M1 has CRC32 acceleration intrinsics.

https://dougallj.wordpress.com/2022/05/22/faster-crc32-on-th...

https://github.com/corsix/fast-crc32?tab=readme-ov-file#appl...

silvestrov · 2024-08-05T21:28:52 1722893332

So when using these intrinsics an Intel Core i7 can do 30 GB/s but the performance check linked above (by isosphere ) says only 300 MB/s, i.e. 1%

Something is amiss here.

If a CPU can do 30 GB/s then a CRC check should not have any real performance impact.

loeg · 2024-08-06T02:24:40 1722911080

I don't know where you're getting 300 MB/s from.

silvestrov · 2024-08-06T09:21:48 1722936108

Page 5 of https://www-staging.commandprompt.com/uploads/images/Command... says "This system can checksum data at about 300 MB/s per core."

It lacks page numbers. Page 5 is first page with gray box at the top of the page.

loeg · 2024-08-06T19:46:57 1722973617

That's measuring 'cksum', which must have an awfully slow implementation. The document notes that this is distinct from measuring PG's checksum performance. (I think it's a pretty useless measurement.)

Earlier (page 4):

> How much CPU time does it take to checksum...

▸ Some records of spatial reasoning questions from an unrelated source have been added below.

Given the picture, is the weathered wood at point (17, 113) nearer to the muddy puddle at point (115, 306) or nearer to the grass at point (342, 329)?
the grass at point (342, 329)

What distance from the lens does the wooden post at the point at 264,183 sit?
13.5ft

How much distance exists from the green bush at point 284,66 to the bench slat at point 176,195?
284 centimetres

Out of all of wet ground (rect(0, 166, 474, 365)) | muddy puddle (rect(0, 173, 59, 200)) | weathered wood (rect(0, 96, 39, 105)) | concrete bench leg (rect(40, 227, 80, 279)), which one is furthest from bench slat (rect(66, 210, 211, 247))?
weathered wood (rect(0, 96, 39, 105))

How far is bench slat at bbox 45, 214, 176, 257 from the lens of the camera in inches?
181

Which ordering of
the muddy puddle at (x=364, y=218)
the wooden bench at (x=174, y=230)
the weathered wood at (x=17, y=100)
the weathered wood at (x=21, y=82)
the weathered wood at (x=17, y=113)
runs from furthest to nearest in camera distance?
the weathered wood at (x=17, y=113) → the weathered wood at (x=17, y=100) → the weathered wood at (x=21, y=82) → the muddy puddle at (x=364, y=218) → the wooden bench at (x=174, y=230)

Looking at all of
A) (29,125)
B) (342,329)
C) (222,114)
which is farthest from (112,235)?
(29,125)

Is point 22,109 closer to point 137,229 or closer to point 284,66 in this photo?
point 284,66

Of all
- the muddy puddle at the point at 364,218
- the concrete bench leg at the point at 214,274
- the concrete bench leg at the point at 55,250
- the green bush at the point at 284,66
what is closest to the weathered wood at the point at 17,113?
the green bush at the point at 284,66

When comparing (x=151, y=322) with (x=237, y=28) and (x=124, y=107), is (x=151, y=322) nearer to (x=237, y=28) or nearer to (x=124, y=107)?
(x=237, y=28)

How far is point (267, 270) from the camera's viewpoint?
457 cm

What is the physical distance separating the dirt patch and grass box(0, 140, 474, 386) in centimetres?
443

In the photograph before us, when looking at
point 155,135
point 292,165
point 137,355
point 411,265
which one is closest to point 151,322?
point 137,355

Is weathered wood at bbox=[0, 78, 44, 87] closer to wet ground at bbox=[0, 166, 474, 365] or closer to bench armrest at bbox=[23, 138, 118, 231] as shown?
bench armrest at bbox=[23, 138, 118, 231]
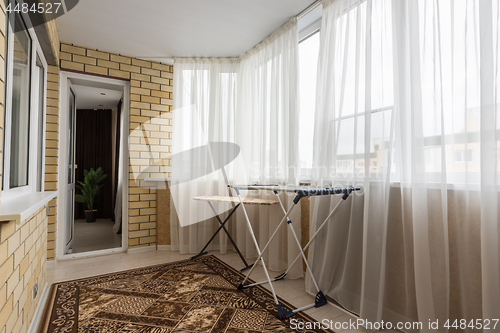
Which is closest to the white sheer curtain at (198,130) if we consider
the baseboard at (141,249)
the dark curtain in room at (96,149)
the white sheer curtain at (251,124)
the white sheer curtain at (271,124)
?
the white sheer curtain at (251,124)

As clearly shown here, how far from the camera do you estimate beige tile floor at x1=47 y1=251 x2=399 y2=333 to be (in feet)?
6.37

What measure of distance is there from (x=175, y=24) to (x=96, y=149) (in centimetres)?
419

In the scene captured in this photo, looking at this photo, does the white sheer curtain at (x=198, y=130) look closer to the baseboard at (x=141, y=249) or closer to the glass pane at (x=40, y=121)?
the baseboard at (x=141, y=249)

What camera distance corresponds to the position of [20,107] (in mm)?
1875

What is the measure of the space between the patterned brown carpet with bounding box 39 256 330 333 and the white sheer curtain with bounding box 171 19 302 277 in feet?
2.11

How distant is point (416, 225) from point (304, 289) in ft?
3.71

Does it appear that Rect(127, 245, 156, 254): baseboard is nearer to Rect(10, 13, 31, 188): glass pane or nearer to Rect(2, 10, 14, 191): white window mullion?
Rect(10, 13, 31, 188): glass pane

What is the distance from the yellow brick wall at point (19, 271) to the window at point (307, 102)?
2.07 metres

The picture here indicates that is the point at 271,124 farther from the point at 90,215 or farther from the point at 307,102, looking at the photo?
the point at 90,215

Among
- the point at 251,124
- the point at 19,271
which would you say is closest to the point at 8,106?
the point at 19,271

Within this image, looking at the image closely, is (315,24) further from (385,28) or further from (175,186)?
(175,186)

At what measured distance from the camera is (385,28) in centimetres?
178

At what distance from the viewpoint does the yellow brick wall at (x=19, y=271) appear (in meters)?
1.17

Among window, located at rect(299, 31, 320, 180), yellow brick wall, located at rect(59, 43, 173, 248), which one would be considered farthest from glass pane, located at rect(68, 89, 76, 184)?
window, located at rect(299, 31, 320, 180)
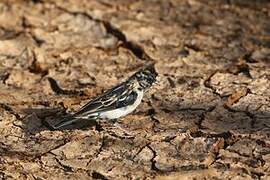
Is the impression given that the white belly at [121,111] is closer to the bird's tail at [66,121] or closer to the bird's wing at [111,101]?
the bird's wing at [111,101]

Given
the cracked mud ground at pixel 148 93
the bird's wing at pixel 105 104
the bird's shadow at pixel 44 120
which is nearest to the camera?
the cracked mud ground at pixel 148 93

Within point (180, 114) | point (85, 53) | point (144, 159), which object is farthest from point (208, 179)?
point (85, 53)

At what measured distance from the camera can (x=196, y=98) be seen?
5805 millimetres

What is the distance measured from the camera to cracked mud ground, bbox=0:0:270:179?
4.88 m

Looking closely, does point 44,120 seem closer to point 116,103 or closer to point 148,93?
point 116,103

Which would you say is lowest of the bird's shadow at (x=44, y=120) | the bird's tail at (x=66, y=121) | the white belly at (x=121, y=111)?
the bird's shadow at (x=44, y=120)

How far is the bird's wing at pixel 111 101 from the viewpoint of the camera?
5.11 m

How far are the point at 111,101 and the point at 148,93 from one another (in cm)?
81

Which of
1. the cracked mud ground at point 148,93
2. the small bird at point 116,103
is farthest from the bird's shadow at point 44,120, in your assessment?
the small bird at point 116,103

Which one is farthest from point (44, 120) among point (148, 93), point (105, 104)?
point (148, 93)

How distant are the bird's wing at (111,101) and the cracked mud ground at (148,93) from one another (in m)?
0.22

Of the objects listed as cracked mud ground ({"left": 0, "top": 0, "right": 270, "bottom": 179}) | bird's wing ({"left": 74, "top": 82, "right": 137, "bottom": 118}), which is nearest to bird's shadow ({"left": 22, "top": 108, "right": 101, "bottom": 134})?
cracked mud ground ({"left": 0, "top": 0, "right": 270, "bottom": 179})

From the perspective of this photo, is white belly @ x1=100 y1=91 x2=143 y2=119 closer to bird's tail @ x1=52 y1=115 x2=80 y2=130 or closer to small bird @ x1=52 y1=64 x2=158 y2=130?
small bird @ x1=52 y1=64 x2=158 y2=130

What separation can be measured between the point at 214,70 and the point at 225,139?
133cm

> ...a specific amount of data? This is easy to estimate because PostgreSQL uses the crc32 algorithm which is very simple, and (GNU) Linux has a command line program that does the same thing: cksum.

Yeah, using cksum as an estimate here appears to be very flawed.

Joe_Cool · 2024-08-07T14:59:48 1723042788

That is weird. Seems like crc optimization is quite a rabbit hole.

https://github.com/komrad36/CRC has a massive section about it in the README. Really interesting.

loeg · 2024-08-08T04:45:29 1723092329

Yeah. crc32 may be simple in theory, but doing it as fast as possible utilizing the various execution units of modern hardware is challenging.